Mr. Abaaoud would spend four days and three nights camped in the bushes, while his cousin returned with cake and water. By the friend’s account, Mr. Abaaoud told Ms. Aitboulahcen that he and an associate would carry out further attacks. Ms. Aitboulahcen was sent to buy the men new suits and dress shoes, the report said, bought with the nearly 5,000 euros the Islamic State’s network had sent via Western Union and an informal money exchange network
known as a hawala.
On the night of Nov. 17, Ms. Aitboulahcen secured an apartment in the Saint-Denis suburb of Paris, chosen because the landlord did not require receipts.
The police raided it early the next morning, with Mr. Abaadoud and his cousin inside. The thundering boom of an explosive vest was recorded by television news crews outside.
Inside, the police again found the components used to make the TATP bombs. In addition to other weapons, they found a Herstal pistol with an empty clip, smeared with Mr. Abaaoud’s DNA, suggesting that he had fought to the end.

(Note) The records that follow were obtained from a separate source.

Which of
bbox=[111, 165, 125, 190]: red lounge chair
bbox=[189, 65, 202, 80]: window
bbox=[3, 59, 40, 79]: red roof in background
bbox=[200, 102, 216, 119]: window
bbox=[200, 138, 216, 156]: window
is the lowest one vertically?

His body was found on the building’s third floor, and mixed in with his flesh were ball bearings and fragments of plastic. His feet were still in the orange sneakers.
Inside the ruins, the police found several dozen boxes of unused cellphones still in their wrappers. The phones were found throughout the rubble, including in the rooms and stairwell. Others had been ejected during the blast and fell onto the street below.